Within this context, it is particularly striking that, even as tensions in the Middle East escalate, the oil price is showing little reaction to these developments. Given the circumstances, the price remains remarkably low. This is all the more surprising given that just a few weeks ago, many experts predicted that if the Strait of Hormuz remained closed for a while longer, physical shortages of oil, gas, helium, and fertilizer would arise. Prices for these commodities could then rise sharply.

Until recently, virtually no one expected the Strait of Hormuz to open anytime soon, but the oil price changed little as a result. This is likely because the reduced flow of oil through the Strait is being largely offset by a drawdown of inventories—particularly in China—higher oil production in the U.S., and, more recently, by a slightly increased number of ships that are still managing to pass through the Strait of Hormuz.

Another factor keeping oil prices low is the expectation that the US and Iran will eventually reach an agreement soon. It is generally believed that both Washington and Tehran will come under enormous political pressure if the war does not end quickly. Consequently, there is an expectation that the Strait of Hormuz will reopen fairly soon. This also explains why the oil price has fallen further over the past 24 hours on Trump’s statement that an agreement has practically been reached, while Tehran has not confirmed this at all.

In any case, we see it differently. This is because we believe Iran stands to gain significantly if oil prices rise substantially first. This would increase Iran’s revenue and put Trump under enormous pressure.

So here lies the difference. The markets assume that oil prices will gradually decline. This could push interest rates down and stock prices up. Furthermore, this would benefit Europe more than the U.S., because the U.S. is self-sufficient in energy, whereas Europe must import a significant portion of its energy. A lower oil price therefore pushes the EUR/USD exchange rate up.

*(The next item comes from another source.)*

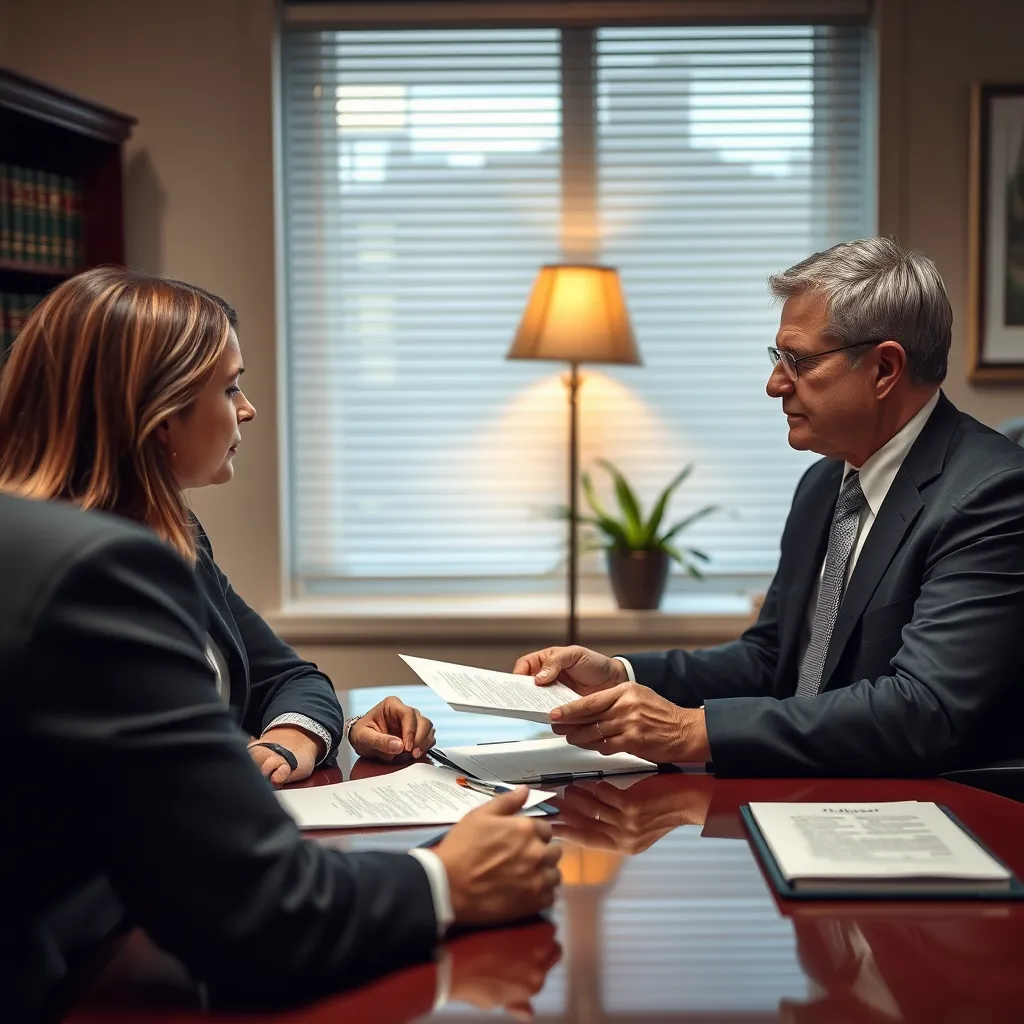 Paternity Rights Lawyer Arlington VA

If the Strait of Hormuz does indeed open up fairly soon, as is widely expected, the oil price will certainly fall. However, this is unlikely to happen very quickly, as stocks must first be replenished. It is even possible that, for safety reasons, countries may now want to build up additional reserves. This will then create high demand for oil in the first few quarters.

Central Bank Response

As long as the oil price remains around current levels or rises, this will, in principle, only cause a one-time increase in inflation. It therefore makes little sense for a central bank to react strongly to this.

However, the situation becomes much more problematic if higher oil prices also cause price increases for all sorts of other products that require significant amounts of energy or oil (so-called secondary effects). Higher inflation then takes on a much more structural character, especially if it also leads to higher wage increases. A central bank must take action against this.

The extent to which this will be the case depends heavily on economic growth. The higher the growth rate, the greater the secondary effects will be.

This creates a complicated picture, because lower oil prices are beneficial for inflation in and of themselves, but they also lead to higher economic growth. The latter, in turn, means more secondary effects.

It therefore depends on how quickly and by how much the oil price falls, and to what extent that also pushes down inflation and interest rates.

If oil prices fall sharply, the resulting downward pressure on inflation will undoubtedly prevail, thereby pushing interest rates lower. However, if, as we expect, oil prices decline only slowly after the Strait of Hormuz reopens, there will still be quite a few secondary effects, and inflation and interest rates need not fall significantly as a result.

Artificial Intelligence

Finally, a brief remark about AI. All stocks that have anything at all to do with AI have been going “through the roof” lately. In our view, this is clearly a mania/bubble. These always end badly. In this case, not because AI itself will prove a huge disappointment, but because its positive aspects are now being over-discounted. If we are proved right and stock prices start to fall significantly at some point, this will have negative consequences for the economy and thereby place downward pressure on interest rates for some time.